Barney Miller is so unlike 21st century television it at first comes across like a relic from an ancient media age. The entire show takes place on one stage with a studio audience laughing off-camera.
While most of today’s popular sitcoms have plotlines that develop in some way from episode to episode, every episode of Barney Miller (aside from the occasional two-parter) can be watched and understood on its own. Even though the series is set in a police station that handles some serious crimes, the mood of the show is never somber for more than a fleeting moment.
Barney Miller is the kind of breezy sitcom Everybody Loves Raymond emulated, but that’s not to say it’s bad. In fact, the show’s relative simplicity is comforting in a media landscape where one often has to plug his ears for having fallen a season behind on The Office.
The main characters, Captain Miller and the detectives of New York’s 12th Precinct, are all genuinely endearing (though the same cannot be said for all of the supporting characters). The one-liners are often very funny, even if they do continually riff on obvious topics like bad coffee. The problems the detectives face are engaging enough to keep one’s interest but soluble enough to avoid building any serious tension.
Unfortunately, along with the comforting simplicity of television in the mid-‘70s comes the sexism, racism, homophobia, and general stereotyping of that media era, as well. Not that we’ve moved past all that yet, but a show like Barney Miller simply could not air today without drawing sharp criticism for the sources of its humor.
Every detective in the Twelfth Precinct is an Other to the white, middle-aged, heterosexual Captain Miller. Detective Fish is a year from retirement, and the jokes surrounding him all concern his age either centrally or peripherally. Wojo (Detective Wojciehowicz) is a gentle, bumbling giant who fails at every attempt to pass the Sergeant’s test. There’s nothing wrong with a character being a little simple, but why does the simple guy have to be so overtly Polish?
Detectives Yemana and Harris, Japanese- and African-American, respectively, are the most superficially different from Captain Miller. However, the humor revolving around these two characters is a bit more complex than that concerning Fish and Wojo. Yes, both characters embody some of the stereotypes applied to their lineage. Harris is loud and outspoken. Yemana loves to gamble. But Harris also likes the finer things and always wears a three-piece suit. Yemana grew up in Omaha and is most often noted for his inability to make potable coffee. Harris votes Republican.
Yemana and Harris often create humor by challenging the prejudices and stereotypes they face as racial Others. For instance, when Fish asks Yemana to recommend a good Chinese restaurant, Yemana responds to Fish’s generalizing of Asians by giving him the name of a Japanese restaurant, knowing Fish won’t be able to tell the difference until he goes to the restaurant. When Fish confronts Yemana upon realizing he is the brunt of a joke, Yemana coolly replies, “They all look the same to me”.

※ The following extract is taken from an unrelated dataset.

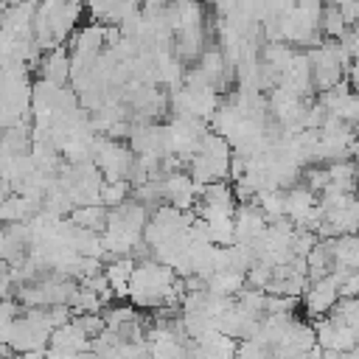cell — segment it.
Segmentation results:
<instances>
[{"label":"cell","instance_id":"cell-4","mask_svg":"<svg viewBox=\"0 0 359 359\" xmlns=\"http://www.w3.org/2000/svg\"><path fill=\"white\" fill-rule=\"evenodd\" d=\"M230 163H233L230 143L216 132H205L199 149L188 157L185 165H188V174L194 177L196 185H208V182L230 180Z\"/></svg>","mask_w":359,"mask_h":359},{"label":"cell","instance_id":"cell-11","mask_svg":"<svg viewBox=\"0 0 359 359\" xmlns=\"http://www.w3.org/2000/svg\"><path fill=\"white\" fill-rule=\"evenodd\" d=\"M320 359H351V356L342 351H320Z\"/></svg>","mask_w":359,"mask_h":359},{"label":"cell","instance_id":"cell-7","mask_svg":"<svg viewBox=\"0 0 359 359\" xmlns=\"http://www.w3.org/2000/svg\"><path fill=\"white\" fill-rule=\"evenodd\" d=\"M39 79H48L53 84H67L70 81V53L65 45L42 50L39 56Z\"/></svg>","mask_w":359,"mask_h":359},{"label":"cell","instance_id":"cell-2","mask_svg":"<svg viewBox=\"0 0 359 359\" xmlns=\"http://www.w3.org/2000/svg\"><path fill=\"white\" fill-rule=\"evenodd\" d=\"M84 0H36L34 14V39L39 50L65 45L81 22Z\"/></svg>","mask_w":359,"mask_h":359},{"label":"cell","instance_id":"cell-3","mask_svg":"<svg viewBox=\"0 0 359 359\" xmlns=\"http://www.w3.org/2000/svg\"><path fill=\"white\" fill-rule=\"evenodd\" d=\"M149 222V208L140 205L137 199H126L118 208H109L107 224H104V250L107 255H132L135 247L143 241V230Z\"/></svg>","mask_w":359,"mask_h":359},{"label":"cell","instance_id":"cell-8","mask_svg":"<svg viewBox=\"0 0 359 359\" xmlns=\"http://www.w3.org/2000/svg\"><path fill=\"white\" fill-rule=\"evenodd\" d=\"M132 269H135V258L132 255H115L104 266V278H107V283H109V289H112L115 297H126Z\"/></svg>","mask_w":359,"mask_h":359},{"label":"cell","instance_id":"cell-1","mask_svg":"<svg viewBox=\"0 0 359 359\" xmlns=\"http://www.w3.org/2000/svg\"><path fill=\"white\" fill-rule=\"evenodd\" d=\"M182 294H185V280L171 266H165L154 258L135 261V269L129 278V292H126L132 306L146 309V311L180 309Z\"/></svg>","mask_w":359,"mask_h":359},{"label":"cell","instance_id":"cell-10","mask_svg":"<svg viewBox=\"0 0 359 359\" xmlns=\"http://www.w3.org/2000/svg\"><path fill=\"white\" fill-rule=\"evenodd\" d=\"M126 199H132V185L126 180H104L101 182V194H98V202L107 205V208H118L123 205Z\"/></svg>","mask_w":359,"mask_h":359},{"label":"cell","instance_id":"cell-5","mask_svg":"<svg viewBox=\"0 0 359 359\" xmlns=\"http://www.w3.org/2000/svg\"><path fill=\"white\" fill-rule=\"evenodd\" d=\"M90 160L95 163V168L101 171L104 180H126L129 182V174L135 165V154H132L129 143H123L118 137H107V135L98 137L95 135Z\"/></svg>","mask_w":359,"mask_h":359},{"label":"cell","instance_id":"cell-6","mask_svg":"<svg viewBox=\"0 0 359 359\" xmlns=\"http://www.w3.org/2000/svg\"><path fill=\"white\" fill-rule=\"evenodd\" d=\"M339 280H342V269L328 272L323 278H314L311 286H306L303 292V309L309 311V317H325L337 300H339Z\"/></svg>","mask_w":359,"mask_h":359},{"label":"cell","instance_id":"cell-9","mask_svg":"<svg viewBox=\"0 0 359 359\" xmlns=\"http://www.w3.org/2000/svg\"><path fill=\"white\" fill-rule=\"evenodd\" d=\"M107 213L109 208L101 205V202H87V205H76L70 210V222L84 227V230H95V233H104V224H107Z\"/></svg>","mask_w":359,"mask_h":359}]
</instances>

So, yes, Barney Miller relies on racial, sexual, and gender divides to create humor. But rather than only applying stereotypes for laughs, the show’s creators make an earnest attempt to grapple with some prejudices (without letting the show get too serious). Twice in this third season, for instance, the detectives hold homosexual men in their custody. Both times, the homosexuals are confronted with initial distrust or outright hatred from some characters.
By each episode’s conclusion, the audience is still laughing at the effeminate homosexuals, but in one way or another, the tension between them and the police force has dissipated—they’ve made some progress towards being treated as three-dimensional human beings. There’s nothing revolutionary here, but the show is not reactionary, either.
By the conclusion of the third season of Barney Miller, the two things that really stand out are the bad theme song—possibly the least melodic in television history—and the simple formula the show follows for nearly every episode. But again, there is beauty in the simplicity.
The show’s writers manage to fit thoroughly likeable characters and one-liners into their 25-minute outline, and it is impressive how they avoid introducing any truly malicious criminals over the entire season without completely robbing the show of its credibility.
All in all, Barney Miller is innocuous fun that shows its age but is still great for providing a half-hour killing episode, here and there.